Question of the Week:
What is the meaning behind the Karpas - the vegetable dipped in salt water at the beginning of the Seder? There seems to be no explanation to it at all, we just eat it!
Answer:
The Karpas is perhaps the most enigmatic part of the Seder. But its message is the most vital one for the entire Pesach experience. It comes right at the beginning of the evening, for without it you can't even start the Seder.
The Haggadah instructs us to take a vegetable, dip it in salt water, make the blessing "Blessed are You G-d...Creator of the fruit of the ground," and eat it.
Any vegetable can be used for Karpas, as long as it fits the following two criteria:
1. It must be a "fruit of the ground", as opposed to fruit of the tree.
2. It must not a bitter herb, such as the those eaten later on at the Seder for Maror
If we understand the inner meaning of these two requirements, we will grasp the secret of the Karpas.
A tree is a plant that remains standing year after year. You pick this year's fruits, and next year the very same tree bears new fruit, on the same old branches that grow from the same old trunk.
Not so with vegetables. When you pick potatoes, celery or onions, that stalk is gone forever. The next vegetable will have to grow from the ground, another entirely new stalk has to grow from the roots. This year's potatoes are a completely new plant, they didn't grow on the same stalk as last year's. The old has gone and made way for the new.

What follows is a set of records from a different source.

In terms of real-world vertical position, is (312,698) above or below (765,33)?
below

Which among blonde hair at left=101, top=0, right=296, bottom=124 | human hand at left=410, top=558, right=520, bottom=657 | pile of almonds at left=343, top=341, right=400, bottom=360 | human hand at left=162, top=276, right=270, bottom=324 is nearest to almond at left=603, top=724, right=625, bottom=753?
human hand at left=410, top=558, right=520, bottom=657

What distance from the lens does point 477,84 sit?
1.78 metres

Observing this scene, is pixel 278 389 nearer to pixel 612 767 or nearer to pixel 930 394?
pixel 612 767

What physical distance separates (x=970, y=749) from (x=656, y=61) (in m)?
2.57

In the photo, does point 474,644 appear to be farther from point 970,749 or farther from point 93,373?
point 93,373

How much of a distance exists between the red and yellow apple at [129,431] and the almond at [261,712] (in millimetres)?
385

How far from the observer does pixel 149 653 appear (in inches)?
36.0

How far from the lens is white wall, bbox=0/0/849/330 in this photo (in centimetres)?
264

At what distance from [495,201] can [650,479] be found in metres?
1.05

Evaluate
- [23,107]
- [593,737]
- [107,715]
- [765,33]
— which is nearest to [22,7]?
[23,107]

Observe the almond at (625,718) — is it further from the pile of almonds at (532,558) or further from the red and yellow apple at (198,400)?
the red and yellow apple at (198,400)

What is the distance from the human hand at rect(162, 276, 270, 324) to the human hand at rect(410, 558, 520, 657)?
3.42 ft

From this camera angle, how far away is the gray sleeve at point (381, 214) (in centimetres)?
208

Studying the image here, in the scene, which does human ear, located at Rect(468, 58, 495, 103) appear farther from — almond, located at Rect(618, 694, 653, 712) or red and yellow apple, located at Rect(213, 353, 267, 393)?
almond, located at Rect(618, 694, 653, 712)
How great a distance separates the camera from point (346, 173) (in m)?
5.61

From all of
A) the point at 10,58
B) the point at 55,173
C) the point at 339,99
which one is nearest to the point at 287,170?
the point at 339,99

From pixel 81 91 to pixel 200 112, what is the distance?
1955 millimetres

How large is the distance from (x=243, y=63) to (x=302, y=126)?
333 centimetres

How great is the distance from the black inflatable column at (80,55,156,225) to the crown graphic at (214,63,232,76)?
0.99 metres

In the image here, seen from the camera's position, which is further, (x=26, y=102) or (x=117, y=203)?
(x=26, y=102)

Karpas must be a fruit of the ground, because it sets the tone for the entire Seder night. Pesach is all about new beginnings, taking the first step toward spiritual freedom, experiencing the exodus of the soul from the slavery of bad habits. To achieve this freedom the human, like the fruit of the ground, needs to renew and rejuvenate, to grow, develop, refresh and reinvent itself from the ground up.

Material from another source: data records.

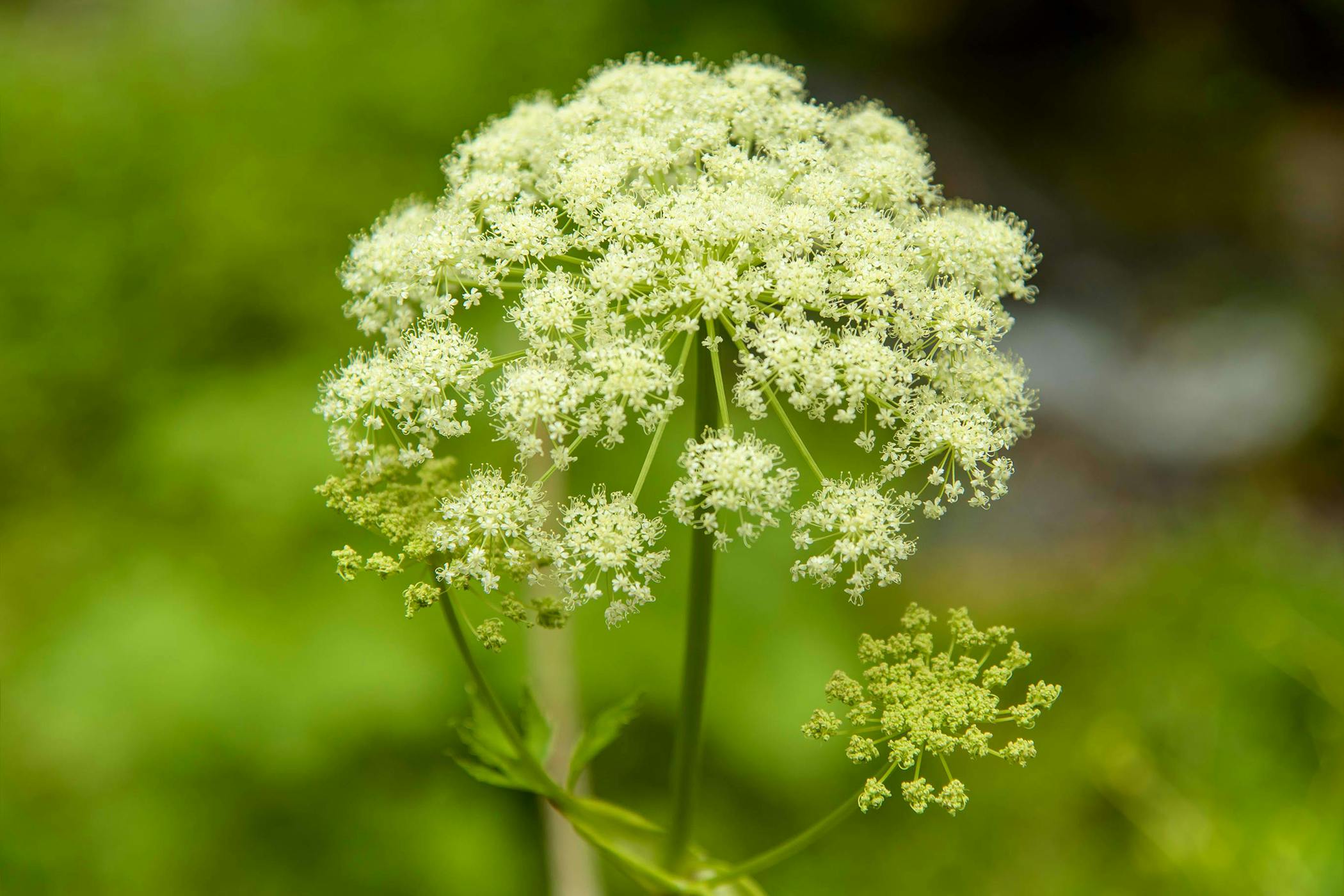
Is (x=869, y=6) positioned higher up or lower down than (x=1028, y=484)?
higher up

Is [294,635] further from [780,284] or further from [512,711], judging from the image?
[780,284]

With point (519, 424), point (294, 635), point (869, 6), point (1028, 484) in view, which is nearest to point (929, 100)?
point (869, 6)

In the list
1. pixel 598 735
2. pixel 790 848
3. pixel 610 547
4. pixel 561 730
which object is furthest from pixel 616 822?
pixel 561 730

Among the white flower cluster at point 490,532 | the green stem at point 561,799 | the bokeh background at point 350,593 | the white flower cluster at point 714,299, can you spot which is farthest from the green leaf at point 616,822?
the bokeh background at point 350,593

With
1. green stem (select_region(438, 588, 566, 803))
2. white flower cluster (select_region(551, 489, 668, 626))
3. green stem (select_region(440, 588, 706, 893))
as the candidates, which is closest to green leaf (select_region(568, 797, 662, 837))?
green stem (select_region(440, 588, 706, 893))

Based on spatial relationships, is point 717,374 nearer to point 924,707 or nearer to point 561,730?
point 924,707

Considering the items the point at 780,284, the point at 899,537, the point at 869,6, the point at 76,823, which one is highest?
the point at 869,6

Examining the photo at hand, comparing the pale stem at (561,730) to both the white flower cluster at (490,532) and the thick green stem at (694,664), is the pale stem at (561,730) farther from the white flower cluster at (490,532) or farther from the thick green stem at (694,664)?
the white flower cluster at (490,532)
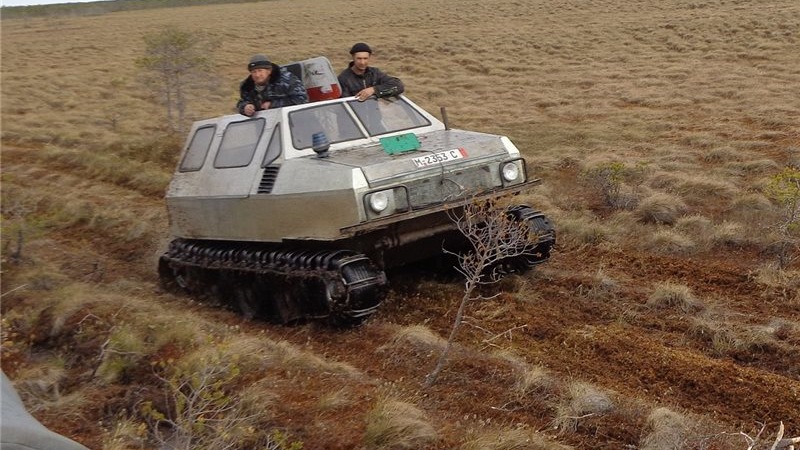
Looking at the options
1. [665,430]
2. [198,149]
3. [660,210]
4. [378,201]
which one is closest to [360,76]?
[198,149]

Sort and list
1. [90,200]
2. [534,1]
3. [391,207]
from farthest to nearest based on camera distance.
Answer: [534,1] < [90,200] < [391,207]

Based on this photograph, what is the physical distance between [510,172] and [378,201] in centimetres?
157

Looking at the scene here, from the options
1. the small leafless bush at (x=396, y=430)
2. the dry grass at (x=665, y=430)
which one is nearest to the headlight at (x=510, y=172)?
the dry grass at (x=665, y=430)

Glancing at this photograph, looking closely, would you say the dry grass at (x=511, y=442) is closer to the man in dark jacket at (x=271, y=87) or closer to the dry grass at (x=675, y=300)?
the dry grass at (x=675, y=300)

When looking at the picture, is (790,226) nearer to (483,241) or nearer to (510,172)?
(510,172)

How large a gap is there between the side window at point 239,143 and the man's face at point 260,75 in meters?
0.55

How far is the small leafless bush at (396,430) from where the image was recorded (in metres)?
4.97

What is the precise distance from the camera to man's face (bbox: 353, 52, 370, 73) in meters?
9.55

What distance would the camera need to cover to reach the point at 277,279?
8.01 metres

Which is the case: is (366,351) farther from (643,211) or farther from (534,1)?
(534,1)

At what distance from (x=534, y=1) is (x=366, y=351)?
5308 centimetres

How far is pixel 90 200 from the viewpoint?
14.5 m

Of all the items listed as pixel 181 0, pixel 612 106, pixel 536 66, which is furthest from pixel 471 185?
pixel 181 0

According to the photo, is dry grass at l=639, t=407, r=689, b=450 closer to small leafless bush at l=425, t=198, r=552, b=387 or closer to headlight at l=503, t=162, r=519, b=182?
small leafless bush at l=425, t=198, r=552, b=387
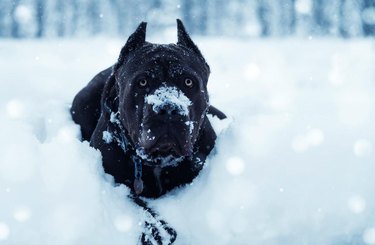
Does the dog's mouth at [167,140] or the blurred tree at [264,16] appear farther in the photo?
the blurred tree at [264,16]

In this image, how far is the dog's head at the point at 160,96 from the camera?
7.52ft

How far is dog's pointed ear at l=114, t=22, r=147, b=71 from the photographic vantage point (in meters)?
2.86

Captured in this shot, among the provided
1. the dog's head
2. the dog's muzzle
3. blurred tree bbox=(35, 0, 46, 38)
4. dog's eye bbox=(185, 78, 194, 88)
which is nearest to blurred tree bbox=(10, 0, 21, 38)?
blurred tree bbox=(35, 0, 46, 38)

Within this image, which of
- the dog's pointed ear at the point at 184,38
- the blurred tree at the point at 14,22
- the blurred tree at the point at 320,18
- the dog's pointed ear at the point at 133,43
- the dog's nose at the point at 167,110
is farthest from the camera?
the blurred tree at the point at 320,18

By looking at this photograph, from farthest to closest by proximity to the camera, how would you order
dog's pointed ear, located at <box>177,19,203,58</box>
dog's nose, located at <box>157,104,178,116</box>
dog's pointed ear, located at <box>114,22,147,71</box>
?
dog's pointed ear, located at <box>177,19,203,58</box> → dog's pointed ear, located at <box>114,22,147,71</box> → dog's nose, located at <box>157,104,178,116</box>

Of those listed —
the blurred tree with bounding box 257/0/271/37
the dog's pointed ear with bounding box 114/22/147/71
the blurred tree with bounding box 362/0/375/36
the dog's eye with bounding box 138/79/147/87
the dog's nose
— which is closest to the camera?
the dog's nose

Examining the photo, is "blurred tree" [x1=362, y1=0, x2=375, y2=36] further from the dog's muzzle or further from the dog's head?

Indeed, the very first man was named Adam because he too was created from the dust of the ground - Adamah. And so the Karpas' message of renewal is more than just a nice concept, it is an integral part of being human. We too have the power of self-reinvention. We are not stuck in the self of our past. We are not bound by our previous mistakes or past failures. We can start again. We just need a bit of vegetable therapy.
This does not mean being callous or dismissive of our past mistakes. We must take responsibility for them and be truly regretful. We may even shed a tear for our wrongdoings, represented by the salt water. That's fine. Tears are healthy, when they are an expression of sincere emotion. But now, at the opening of the Seder, is not the time to focus too much on our difficult past. We will do that later, when we eat the Maror. But we can't eat bitter herbs for Karpas. If we want to renew ourselves, we need to start with being open and positive, not bitter and resentful.

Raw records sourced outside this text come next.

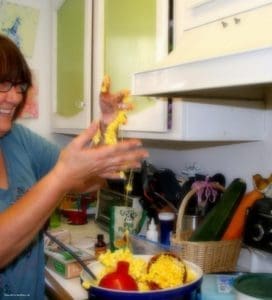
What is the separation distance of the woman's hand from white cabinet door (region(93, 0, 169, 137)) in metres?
0.40

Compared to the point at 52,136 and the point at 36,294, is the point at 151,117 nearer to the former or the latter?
the point at 36,294

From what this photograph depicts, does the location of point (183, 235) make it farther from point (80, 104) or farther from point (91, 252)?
point (80, 104)

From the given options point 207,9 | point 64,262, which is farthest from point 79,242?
point 207,9

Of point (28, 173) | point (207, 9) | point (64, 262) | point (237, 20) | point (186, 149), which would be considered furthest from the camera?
point (186, 149)

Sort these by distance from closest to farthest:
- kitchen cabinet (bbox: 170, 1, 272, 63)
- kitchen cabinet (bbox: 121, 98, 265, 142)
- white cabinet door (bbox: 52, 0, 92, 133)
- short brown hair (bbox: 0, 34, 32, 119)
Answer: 1. kitchen cabinet (bbox: 170, 1, 272, 63)
2. short brown hair (bbox: 0, 34, 32, 119)
3. kitchen cabinet (bbox: 121, 98, 265, 142)
4. white cabinet door (bbox: 52, 0, 92, 133)

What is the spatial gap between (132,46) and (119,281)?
2.69ft

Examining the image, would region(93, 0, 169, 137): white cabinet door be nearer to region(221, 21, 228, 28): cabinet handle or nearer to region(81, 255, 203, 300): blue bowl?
region(221, 21, 228, 28): cabinet handle

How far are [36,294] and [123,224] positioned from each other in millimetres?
491

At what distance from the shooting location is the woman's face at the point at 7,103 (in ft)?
3.42

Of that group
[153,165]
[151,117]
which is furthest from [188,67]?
Result: [153,165]

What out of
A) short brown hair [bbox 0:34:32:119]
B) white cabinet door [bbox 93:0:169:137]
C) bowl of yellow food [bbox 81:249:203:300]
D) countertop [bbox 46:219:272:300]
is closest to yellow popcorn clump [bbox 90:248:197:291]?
bowl of yellow food [bbox 81:249:203:300]

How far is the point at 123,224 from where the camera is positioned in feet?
4.98

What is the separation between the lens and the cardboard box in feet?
4.06

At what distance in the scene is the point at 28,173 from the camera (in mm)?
1117
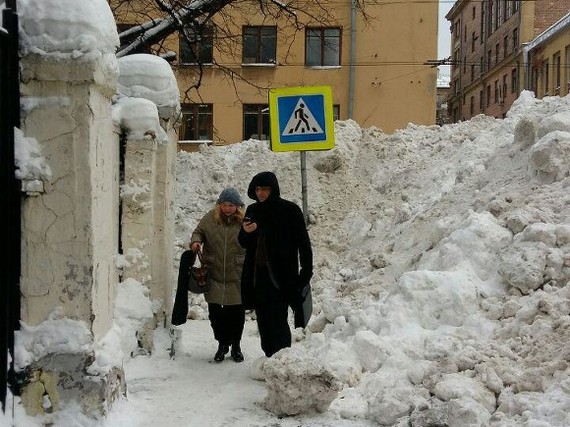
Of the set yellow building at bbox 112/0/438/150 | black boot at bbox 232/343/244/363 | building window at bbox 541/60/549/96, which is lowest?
black boot at bbox 232/343/244/363

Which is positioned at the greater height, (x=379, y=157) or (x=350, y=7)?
(x=350, y=7)

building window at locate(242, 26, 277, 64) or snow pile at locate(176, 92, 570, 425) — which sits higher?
building window at locate(242, 26, 277, 64)

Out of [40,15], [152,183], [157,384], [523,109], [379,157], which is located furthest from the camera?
[379,157]

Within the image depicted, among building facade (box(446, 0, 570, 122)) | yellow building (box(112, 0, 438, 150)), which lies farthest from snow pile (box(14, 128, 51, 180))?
building facade (box(446, 0, 570, 122))

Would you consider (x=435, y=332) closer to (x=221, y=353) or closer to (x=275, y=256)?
(x=275, y=256)

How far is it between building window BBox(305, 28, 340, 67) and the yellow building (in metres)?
0.03

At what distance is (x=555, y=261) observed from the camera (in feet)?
17.5

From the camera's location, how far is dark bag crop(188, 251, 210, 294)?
237 inches

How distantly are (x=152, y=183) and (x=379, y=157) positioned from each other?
6915 millimetres

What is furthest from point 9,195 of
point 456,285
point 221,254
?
point 456,285

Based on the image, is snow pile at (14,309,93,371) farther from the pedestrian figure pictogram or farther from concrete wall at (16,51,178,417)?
the pedestrian figure pictogram

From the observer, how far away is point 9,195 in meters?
3.53

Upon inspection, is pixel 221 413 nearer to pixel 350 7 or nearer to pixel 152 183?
pixel 152 183

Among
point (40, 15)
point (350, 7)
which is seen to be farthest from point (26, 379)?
point (350, 7)
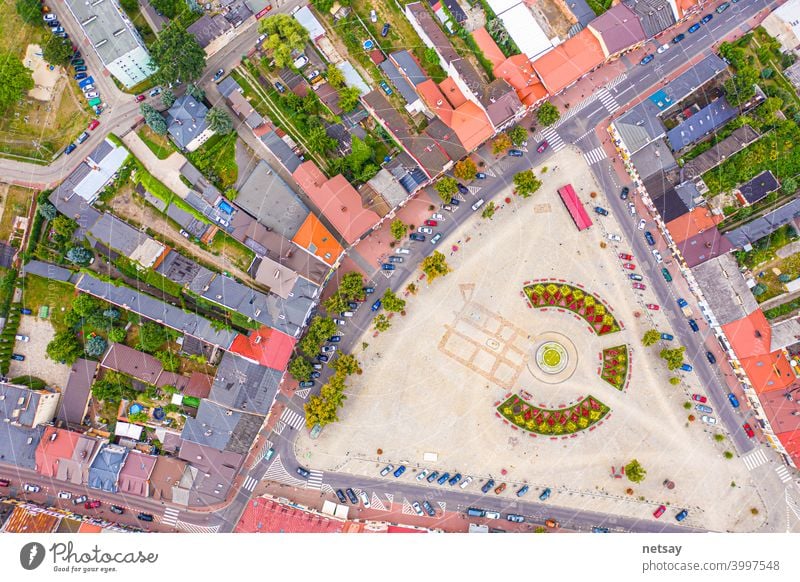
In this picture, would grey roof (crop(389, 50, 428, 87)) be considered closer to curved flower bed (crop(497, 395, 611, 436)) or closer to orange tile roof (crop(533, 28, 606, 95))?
orange tile roof (crop(533, 28, 606, 95))

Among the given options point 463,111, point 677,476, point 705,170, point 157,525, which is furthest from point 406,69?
point 157,525

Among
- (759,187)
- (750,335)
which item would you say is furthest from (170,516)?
(759,187)

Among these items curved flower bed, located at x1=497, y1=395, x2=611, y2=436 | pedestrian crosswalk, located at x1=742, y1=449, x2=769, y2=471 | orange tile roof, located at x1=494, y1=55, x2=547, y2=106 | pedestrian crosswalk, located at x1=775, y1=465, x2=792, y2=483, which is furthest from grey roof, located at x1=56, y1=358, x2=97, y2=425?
pedestrian crosswalk, located at x1=775, y1=465, x2=792, y2=483

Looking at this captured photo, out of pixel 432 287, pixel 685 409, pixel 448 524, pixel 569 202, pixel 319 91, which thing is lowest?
pixel 448 524

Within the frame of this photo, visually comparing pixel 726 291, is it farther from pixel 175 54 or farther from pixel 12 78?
pixel 12 78

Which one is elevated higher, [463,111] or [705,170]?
[463,111]

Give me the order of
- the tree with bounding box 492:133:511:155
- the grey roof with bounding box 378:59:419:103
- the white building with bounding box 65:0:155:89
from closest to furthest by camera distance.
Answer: the white building with bounding box 65:0:155:89 < the tree with bounding box 492:133:511:155 < the grey roof with bounding box 378:59:419:103

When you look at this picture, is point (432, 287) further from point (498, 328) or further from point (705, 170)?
point (705, 170)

And so we sit at the Seder, read the same Haggadah, sing the same songs and eat the same Matzah. But before all that we eat the Karpas, to remind us that while things may seem the same they actually aren't. Tonight you are opening a fresh chapter, turning a new page. It is a new you reading the Haggadah from today's perspective, not last year's. So let the story of freedom speak to you this year with freshness and originality, like never before. Let the Seder night be the launching pad for a new you.
Good Shabbos and a happy, kosher and uplifting Pesach!